$A\in M_n(\mathbb C)$ invertible and non-diagonalizable matrix. Prove $A^{2005}$ is not diagonalizable

Question

$A\in M_n(\mathbb C)$ invertible and non-diagonalizable matrix. I need to prove that $A^{2005}$ is not diagonalizable as well. I am asked as well if Is it true also for $A\in M_n(\mathbb R)$. (clearly a question from 2005).

This is what I did: If $A\in M_n(\mathbb C)$ is invertible so $0$ is not an eigenvalue, We can look on its Jordan form, Since we under $\mathbb C$, and it is nilpotent for sure since $0$ is not an eigenvalue, and it has at least one 1 in it's semi-diagonal. Let $P$ be the matrix with Jordan base, so $P^{-1}AP=J$ and $P^{-1}A^{2005}P$ but it leads me nowhere.

I tried to suppose that $A^{2005}$ is diagonalizable and than we have this $P^{-1}A^{2005}P=D$ When D is diagonal and we can take 2005th root out of each eigenvalue, but how can I show that this is what A after being diagonalizable suppose to look like, for as contradiction?

Thanks

Answer 1

If $A^m$ is diagonalizable, then $A^m$ is cancelled by its minimal polynomial $P$, which has simple roots. Therefore $A$ is cancelled by $P(X^m)$ which has simple roots because $P(0)\neq 0$ ($A$ is invertible).

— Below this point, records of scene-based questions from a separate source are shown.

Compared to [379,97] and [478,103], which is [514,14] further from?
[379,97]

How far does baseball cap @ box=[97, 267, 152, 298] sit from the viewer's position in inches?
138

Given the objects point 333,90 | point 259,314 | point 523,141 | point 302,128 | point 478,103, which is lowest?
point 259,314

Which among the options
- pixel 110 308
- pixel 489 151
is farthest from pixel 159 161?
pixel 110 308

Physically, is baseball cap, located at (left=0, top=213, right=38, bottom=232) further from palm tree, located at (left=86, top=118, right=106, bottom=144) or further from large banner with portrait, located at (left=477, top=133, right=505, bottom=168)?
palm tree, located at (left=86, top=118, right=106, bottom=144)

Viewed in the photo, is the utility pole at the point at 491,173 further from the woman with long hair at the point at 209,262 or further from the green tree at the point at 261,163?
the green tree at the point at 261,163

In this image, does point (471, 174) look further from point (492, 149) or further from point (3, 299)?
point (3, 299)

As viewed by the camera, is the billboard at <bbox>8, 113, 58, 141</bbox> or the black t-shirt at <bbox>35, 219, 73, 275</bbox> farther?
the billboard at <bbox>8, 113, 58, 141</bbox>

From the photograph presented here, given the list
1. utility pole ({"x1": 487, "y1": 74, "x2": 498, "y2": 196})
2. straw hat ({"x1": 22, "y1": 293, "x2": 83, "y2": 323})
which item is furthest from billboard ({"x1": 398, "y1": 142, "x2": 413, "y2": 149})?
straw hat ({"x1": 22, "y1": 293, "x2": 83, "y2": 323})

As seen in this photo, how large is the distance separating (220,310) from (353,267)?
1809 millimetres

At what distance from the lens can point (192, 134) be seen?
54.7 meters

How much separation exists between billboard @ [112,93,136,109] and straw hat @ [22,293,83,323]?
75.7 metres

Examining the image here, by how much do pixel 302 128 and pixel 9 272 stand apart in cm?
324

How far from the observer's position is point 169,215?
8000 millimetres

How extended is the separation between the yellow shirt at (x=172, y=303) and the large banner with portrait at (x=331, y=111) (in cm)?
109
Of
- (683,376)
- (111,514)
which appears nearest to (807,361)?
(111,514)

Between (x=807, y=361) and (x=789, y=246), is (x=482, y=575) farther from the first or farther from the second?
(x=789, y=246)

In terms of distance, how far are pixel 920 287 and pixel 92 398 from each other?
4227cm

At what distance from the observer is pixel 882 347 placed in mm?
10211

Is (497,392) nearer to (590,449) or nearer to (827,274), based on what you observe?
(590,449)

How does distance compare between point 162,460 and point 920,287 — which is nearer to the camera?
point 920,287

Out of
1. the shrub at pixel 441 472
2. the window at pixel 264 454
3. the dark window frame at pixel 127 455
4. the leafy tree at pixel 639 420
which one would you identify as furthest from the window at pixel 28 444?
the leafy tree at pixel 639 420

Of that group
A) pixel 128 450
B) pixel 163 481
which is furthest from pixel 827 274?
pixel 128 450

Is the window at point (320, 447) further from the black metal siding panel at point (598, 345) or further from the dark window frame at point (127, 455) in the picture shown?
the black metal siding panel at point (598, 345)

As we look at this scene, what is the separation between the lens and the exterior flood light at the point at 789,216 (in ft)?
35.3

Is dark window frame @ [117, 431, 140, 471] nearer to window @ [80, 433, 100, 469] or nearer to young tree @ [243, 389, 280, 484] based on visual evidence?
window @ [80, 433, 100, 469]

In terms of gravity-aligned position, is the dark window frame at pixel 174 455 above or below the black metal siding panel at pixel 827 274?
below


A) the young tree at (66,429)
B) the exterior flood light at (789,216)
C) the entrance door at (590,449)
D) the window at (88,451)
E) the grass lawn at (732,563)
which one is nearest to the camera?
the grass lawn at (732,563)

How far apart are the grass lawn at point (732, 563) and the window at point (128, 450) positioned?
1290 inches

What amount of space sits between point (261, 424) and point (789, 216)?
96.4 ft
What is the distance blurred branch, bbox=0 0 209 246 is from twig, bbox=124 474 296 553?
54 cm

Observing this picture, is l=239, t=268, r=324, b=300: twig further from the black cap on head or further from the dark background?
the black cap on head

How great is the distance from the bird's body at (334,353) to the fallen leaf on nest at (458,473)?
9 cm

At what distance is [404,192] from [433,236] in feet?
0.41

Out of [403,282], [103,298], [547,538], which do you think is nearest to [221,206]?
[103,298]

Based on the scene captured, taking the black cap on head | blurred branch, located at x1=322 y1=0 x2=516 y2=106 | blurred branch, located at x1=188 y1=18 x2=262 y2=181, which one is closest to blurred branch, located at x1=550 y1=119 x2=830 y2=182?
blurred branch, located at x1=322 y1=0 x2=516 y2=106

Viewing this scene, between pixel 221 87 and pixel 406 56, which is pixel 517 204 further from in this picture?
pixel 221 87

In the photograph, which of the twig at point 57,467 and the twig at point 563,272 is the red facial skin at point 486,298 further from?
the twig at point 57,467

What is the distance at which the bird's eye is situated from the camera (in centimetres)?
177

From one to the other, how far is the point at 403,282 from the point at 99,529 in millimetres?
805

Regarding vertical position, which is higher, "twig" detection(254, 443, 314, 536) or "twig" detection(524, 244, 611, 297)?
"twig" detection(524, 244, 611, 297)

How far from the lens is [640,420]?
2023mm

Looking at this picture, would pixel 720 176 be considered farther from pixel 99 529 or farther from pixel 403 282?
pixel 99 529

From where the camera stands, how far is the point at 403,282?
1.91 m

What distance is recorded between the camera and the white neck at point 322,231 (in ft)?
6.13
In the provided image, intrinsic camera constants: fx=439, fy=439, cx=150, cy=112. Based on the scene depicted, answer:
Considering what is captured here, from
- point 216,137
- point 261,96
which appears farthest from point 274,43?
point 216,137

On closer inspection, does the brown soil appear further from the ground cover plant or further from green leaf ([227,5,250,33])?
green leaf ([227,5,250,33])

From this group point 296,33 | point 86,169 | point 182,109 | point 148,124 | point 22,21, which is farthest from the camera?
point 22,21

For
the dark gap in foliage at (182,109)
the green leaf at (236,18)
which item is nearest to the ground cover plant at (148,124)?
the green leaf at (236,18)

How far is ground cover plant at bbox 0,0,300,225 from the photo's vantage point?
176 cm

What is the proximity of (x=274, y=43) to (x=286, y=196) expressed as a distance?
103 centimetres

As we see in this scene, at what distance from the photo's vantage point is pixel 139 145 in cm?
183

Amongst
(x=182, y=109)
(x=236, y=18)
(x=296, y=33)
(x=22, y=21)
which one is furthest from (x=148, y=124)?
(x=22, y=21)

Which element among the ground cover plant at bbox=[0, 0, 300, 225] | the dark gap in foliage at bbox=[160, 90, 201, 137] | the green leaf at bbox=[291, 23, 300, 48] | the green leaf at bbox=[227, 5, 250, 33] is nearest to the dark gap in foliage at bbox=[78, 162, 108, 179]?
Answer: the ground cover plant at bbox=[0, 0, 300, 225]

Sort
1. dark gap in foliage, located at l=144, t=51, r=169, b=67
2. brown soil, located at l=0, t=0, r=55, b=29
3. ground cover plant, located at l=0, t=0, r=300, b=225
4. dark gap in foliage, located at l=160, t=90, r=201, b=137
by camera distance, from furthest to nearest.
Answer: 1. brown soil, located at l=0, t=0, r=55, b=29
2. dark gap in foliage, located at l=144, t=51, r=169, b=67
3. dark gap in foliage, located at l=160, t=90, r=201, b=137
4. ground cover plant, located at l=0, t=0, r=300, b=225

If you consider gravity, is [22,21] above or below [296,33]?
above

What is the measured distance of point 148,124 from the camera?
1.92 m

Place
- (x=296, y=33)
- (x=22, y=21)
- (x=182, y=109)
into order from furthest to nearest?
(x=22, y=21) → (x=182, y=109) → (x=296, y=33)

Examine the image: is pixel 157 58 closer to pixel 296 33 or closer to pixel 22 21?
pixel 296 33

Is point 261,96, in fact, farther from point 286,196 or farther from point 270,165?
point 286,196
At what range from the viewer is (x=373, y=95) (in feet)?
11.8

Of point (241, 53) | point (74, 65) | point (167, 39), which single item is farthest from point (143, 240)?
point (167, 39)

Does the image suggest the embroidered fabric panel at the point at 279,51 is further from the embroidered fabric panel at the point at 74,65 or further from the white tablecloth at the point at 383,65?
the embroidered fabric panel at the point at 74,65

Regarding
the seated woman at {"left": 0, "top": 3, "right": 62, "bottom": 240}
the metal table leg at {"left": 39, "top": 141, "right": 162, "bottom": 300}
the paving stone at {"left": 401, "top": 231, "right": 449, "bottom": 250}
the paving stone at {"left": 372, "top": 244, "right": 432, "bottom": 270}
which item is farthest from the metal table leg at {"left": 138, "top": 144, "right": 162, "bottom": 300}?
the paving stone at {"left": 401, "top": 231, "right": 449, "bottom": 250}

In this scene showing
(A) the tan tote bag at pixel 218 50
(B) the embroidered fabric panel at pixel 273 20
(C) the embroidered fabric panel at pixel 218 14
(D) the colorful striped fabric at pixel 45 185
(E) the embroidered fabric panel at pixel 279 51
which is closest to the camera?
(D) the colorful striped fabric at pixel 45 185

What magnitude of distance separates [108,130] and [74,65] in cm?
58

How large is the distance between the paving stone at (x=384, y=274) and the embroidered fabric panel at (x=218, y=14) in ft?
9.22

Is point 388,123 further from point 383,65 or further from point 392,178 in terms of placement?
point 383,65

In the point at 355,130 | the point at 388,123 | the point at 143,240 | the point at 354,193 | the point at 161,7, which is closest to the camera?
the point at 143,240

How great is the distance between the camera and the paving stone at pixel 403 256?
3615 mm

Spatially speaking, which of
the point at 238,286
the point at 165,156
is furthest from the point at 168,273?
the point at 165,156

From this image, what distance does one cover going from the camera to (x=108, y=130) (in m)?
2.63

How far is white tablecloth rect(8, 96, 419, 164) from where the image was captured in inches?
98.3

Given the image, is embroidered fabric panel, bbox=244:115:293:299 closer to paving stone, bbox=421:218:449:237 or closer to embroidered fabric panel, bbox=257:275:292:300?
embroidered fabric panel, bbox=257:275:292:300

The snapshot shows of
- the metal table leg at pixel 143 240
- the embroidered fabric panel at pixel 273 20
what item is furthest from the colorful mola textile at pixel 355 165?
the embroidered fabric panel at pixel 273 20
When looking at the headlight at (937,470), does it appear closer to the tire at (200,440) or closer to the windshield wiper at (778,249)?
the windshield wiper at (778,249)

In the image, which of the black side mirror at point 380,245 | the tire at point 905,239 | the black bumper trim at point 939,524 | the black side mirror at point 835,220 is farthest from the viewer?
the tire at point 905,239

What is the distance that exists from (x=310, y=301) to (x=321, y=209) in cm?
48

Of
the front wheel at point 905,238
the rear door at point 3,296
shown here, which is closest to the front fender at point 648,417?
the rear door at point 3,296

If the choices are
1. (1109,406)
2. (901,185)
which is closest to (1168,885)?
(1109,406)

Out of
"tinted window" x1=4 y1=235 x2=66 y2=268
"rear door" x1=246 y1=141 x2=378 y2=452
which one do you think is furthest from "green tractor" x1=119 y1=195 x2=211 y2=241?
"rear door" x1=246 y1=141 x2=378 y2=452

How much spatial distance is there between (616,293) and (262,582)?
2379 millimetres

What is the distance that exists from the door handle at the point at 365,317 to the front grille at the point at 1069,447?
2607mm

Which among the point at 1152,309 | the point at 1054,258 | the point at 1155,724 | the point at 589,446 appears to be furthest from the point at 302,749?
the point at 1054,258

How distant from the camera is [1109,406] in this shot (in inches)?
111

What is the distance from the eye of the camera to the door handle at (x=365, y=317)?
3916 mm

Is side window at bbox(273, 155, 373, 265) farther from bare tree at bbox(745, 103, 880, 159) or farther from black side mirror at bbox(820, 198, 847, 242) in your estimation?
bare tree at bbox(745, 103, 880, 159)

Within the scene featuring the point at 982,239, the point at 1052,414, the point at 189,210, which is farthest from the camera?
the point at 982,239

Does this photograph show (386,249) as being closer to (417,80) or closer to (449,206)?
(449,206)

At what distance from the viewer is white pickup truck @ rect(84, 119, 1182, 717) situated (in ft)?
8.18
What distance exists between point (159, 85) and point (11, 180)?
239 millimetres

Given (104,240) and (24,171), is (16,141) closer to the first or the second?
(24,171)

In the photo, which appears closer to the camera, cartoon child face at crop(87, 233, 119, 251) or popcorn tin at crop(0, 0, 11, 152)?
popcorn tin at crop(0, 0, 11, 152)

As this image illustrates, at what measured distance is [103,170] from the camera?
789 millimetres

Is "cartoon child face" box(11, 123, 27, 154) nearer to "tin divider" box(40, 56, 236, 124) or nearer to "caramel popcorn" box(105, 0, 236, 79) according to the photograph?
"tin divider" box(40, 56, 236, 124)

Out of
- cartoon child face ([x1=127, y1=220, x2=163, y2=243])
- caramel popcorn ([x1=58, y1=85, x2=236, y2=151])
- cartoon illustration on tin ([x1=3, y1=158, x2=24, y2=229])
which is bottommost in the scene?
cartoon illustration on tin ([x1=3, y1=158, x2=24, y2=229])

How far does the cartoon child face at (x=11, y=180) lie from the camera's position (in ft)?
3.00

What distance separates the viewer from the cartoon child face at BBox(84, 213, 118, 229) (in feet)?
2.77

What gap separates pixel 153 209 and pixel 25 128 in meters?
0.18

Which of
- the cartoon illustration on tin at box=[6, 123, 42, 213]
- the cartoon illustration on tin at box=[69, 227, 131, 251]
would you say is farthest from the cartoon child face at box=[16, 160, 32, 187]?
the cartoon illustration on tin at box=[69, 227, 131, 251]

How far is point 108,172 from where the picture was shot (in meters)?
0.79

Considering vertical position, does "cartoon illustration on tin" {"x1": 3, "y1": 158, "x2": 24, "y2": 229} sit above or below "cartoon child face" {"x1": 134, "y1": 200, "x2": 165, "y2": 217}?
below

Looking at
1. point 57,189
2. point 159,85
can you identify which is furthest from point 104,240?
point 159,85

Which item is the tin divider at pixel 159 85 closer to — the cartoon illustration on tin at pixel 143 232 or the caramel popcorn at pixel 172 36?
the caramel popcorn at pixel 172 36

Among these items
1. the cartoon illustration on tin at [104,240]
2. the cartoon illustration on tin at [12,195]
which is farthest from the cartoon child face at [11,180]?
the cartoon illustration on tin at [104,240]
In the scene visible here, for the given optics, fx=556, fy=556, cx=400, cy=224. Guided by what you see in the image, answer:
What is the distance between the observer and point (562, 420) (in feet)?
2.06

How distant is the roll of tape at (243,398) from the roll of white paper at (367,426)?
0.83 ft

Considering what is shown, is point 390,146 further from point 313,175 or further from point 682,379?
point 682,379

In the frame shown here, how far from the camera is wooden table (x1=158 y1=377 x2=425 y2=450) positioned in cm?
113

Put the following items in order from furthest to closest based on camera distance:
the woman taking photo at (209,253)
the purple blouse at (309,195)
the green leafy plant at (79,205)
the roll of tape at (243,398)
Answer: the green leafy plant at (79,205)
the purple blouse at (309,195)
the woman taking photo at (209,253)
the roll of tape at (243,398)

Indeed, if $P(X)=\prod (X-\lambda_i)$, then $P(X^m)=\prod (X^m-\lambda_i)$ whose roots are all the $m$-roots of $\lambda_i$ which differ one frome another (if $\mu_i$ is a $m$-root of $\lambda_i$, then $\mu_i\neq \mu_j$ else $\lambda_i=\mu_i^m=\mu_j^m=\lambda_j$).

Answer 2

As luck would have it, the implication: $A^n$ diagonalizable and invertible $\Rightarrow A$ diagonalizable, was discussed in XKCD forum recently. See my answer there as well as further dicussion in another thread.

Answer 3

This is just a rewriting of this other answer adding some more details in the derivation.

Suppose $A^m$ is diagonalisable. This is equivalent to the minimal polynomial of $A^m$ splitting into linear factors. Denoting with $\mu$ the minimal polynomial of $A^m$ and with $\lambda_i$ its eigenvalues (where $\lambda_i\neq\lambda_j$ for $i\neq j$), this means that the polynomial $$\mu(x) = \prod_i (x - \lambda_i)\tag A$$ is the one with the smallest degree such that $\mu(A^m)=0$.

Define now the polynomial $p$ as the one such that $p(x)=\mu(x^m)$. Clearly, this satisfies $p(A)=0$. Using the expression (A), we can write $p$ as $$p(x)=\prod_i (x^m - \lambda_i).\tag B$$

Now, if we are working in $\mathbb C$, then all polynomials of the form $x^m-c$ with $c\neq0$ have $m$ distinct roots and therefore split linearly as $$x^m - c = \prod_j (x - c_j), \qquad c_j^m = c.$$

Note that if $A$ is non-invertible, this leaves open the possibility that $\lambda_i=0$ for some $i$, and then $p$ contains a factor of the form $x^m$, which would imply $A$ is not diagonalisable (it doesn't have to imply this, because the minimal polynomial of $A$ only has to divide $p$, and therefore could still not contain these terms).

If, on the other hand, $A$ is invertible, then we know that $\lambda_i\neq0$, therefore $p$ splits linearly, and therefore the minimal polynomial of $A$ does as well.